+++ INFORMATION PROVIDED
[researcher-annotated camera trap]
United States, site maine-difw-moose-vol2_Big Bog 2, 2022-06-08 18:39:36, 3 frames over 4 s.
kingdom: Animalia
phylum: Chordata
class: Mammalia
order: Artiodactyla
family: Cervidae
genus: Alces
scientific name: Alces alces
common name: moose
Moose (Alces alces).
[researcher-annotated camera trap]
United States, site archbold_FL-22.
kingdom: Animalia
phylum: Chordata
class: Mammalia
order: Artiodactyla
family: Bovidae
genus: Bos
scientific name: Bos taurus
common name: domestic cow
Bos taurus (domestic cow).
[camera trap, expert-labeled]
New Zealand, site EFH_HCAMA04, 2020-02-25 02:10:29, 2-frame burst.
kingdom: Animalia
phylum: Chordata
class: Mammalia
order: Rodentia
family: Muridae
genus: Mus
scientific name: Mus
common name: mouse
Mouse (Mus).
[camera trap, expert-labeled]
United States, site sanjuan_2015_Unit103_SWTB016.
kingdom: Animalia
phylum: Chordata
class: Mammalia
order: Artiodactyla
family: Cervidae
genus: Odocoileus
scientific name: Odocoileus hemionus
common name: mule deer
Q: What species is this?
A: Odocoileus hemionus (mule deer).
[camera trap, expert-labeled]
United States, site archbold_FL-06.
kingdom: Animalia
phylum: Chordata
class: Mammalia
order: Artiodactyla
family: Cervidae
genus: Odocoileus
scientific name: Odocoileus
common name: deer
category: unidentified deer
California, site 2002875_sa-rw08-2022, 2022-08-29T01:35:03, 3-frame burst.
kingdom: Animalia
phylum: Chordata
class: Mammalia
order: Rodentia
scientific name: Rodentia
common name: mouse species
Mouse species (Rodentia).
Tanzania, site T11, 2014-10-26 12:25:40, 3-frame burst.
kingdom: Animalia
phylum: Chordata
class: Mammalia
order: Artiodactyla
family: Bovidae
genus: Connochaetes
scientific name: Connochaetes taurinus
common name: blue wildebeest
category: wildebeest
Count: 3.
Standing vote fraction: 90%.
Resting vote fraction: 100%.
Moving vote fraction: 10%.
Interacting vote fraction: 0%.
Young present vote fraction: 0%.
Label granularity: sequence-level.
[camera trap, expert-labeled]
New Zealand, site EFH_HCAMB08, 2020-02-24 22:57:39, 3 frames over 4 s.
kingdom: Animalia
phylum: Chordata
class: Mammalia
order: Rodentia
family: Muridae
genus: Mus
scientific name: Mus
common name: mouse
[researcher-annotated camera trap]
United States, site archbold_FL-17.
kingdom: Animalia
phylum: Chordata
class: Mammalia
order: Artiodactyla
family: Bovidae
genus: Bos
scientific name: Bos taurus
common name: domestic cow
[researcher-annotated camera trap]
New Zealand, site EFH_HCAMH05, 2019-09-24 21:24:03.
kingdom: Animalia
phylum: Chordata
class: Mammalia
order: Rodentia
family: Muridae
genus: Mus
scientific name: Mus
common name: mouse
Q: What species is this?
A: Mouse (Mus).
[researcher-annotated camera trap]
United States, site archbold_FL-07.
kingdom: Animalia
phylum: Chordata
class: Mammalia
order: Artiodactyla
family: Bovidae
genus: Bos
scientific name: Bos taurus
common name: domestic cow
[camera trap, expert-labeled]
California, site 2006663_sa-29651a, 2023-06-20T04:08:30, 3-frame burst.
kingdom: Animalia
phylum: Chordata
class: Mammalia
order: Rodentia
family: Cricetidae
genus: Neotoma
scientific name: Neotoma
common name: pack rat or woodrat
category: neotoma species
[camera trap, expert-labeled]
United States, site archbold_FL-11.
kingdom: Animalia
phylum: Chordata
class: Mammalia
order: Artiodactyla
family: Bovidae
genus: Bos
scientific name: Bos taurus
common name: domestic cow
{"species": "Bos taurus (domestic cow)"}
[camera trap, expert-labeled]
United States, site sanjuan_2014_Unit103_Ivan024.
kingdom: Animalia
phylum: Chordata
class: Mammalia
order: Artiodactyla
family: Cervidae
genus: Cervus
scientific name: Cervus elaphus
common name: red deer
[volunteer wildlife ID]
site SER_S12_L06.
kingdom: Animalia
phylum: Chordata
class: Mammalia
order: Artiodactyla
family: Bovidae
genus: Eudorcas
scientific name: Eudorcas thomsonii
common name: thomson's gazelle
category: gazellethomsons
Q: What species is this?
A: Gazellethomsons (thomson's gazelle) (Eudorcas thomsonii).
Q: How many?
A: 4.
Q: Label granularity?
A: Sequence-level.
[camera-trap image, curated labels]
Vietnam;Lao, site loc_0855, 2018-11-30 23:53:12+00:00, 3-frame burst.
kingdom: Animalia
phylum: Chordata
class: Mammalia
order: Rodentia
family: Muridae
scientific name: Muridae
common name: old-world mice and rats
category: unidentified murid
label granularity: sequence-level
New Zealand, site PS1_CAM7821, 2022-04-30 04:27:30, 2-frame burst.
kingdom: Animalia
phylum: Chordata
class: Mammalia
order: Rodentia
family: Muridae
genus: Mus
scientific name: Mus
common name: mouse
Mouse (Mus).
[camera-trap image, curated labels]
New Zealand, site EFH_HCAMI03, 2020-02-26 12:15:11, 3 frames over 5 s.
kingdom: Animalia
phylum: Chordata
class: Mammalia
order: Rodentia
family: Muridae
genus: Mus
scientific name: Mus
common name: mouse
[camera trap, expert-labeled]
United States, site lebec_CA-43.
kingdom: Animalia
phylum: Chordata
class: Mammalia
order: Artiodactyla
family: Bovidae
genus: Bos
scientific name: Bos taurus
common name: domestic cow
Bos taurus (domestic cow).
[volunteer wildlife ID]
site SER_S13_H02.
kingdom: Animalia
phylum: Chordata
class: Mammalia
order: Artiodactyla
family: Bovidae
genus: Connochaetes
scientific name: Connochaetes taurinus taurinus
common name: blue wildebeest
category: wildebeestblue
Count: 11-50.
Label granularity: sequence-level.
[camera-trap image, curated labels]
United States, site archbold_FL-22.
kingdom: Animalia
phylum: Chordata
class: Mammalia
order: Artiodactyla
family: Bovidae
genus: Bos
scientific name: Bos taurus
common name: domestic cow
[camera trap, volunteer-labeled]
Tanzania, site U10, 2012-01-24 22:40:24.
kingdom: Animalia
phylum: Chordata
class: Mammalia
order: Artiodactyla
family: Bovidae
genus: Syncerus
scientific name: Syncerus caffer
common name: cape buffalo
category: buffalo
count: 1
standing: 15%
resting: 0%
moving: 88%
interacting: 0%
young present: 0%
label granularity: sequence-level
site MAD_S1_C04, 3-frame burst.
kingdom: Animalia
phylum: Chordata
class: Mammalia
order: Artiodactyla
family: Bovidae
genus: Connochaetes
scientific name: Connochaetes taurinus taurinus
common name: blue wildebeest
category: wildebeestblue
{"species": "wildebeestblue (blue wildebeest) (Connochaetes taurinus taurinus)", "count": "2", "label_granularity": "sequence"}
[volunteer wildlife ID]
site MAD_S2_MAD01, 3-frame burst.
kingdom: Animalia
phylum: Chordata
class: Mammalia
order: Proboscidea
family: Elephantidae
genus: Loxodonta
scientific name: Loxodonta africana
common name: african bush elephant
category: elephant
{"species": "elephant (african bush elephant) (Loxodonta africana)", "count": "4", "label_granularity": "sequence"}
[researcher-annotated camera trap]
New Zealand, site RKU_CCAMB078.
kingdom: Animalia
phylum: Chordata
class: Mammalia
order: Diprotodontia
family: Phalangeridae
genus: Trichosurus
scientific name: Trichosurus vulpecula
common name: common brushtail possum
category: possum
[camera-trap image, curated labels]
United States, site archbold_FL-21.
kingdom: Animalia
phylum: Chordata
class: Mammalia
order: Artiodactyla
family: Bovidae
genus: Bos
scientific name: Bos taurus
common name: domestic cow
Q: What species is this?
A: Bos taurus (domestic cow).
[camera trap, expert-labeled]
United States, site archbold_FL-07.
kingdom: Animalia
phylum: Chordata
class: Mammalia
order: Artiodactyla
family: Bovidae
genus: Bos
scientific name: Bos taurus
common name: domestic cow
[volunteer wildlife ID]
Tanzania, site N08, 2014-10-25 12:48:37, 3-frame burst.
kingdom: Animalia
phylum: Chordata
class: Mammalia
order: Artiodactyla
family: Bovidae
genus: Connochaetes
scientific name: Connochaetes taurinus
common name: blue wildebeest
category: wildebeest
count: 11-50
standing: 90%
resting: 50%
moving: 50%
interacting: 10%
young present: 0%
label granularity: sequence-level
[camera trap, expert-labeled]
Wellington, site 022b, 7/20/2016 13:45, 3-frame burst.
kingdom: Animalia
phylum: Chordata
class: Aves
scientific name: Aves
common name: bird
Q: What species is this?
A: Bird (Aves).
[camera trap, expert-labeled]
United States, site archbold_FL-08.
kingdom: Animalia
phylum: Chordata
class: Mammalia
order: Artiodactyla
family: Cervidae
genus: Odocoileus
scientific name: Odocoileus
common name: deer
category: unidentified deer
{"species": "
++++++
EXERCISE OBJECTIVE: Within the listing above, the range opens at the line with "[camera trap, volunteer-labeled]" and closes at the line with "resting: 0%". Reproduce exactly the lines of that range, including both ends.

RESULT OF THIS EXERCISE:
[camera trap, volunteer-labeled]
Tanzania, site U10, 2012-01-24 22:40:24.
kingdom: Animalia
phylum: Chordata
class: Mammalia
order: Artiodactyla
family: Bovidae
genus: Syncerus
scientific name: Syncerus caffer
common name: cape buffalo
category: buffalo
count: 1
standing: 15%
resting: 0%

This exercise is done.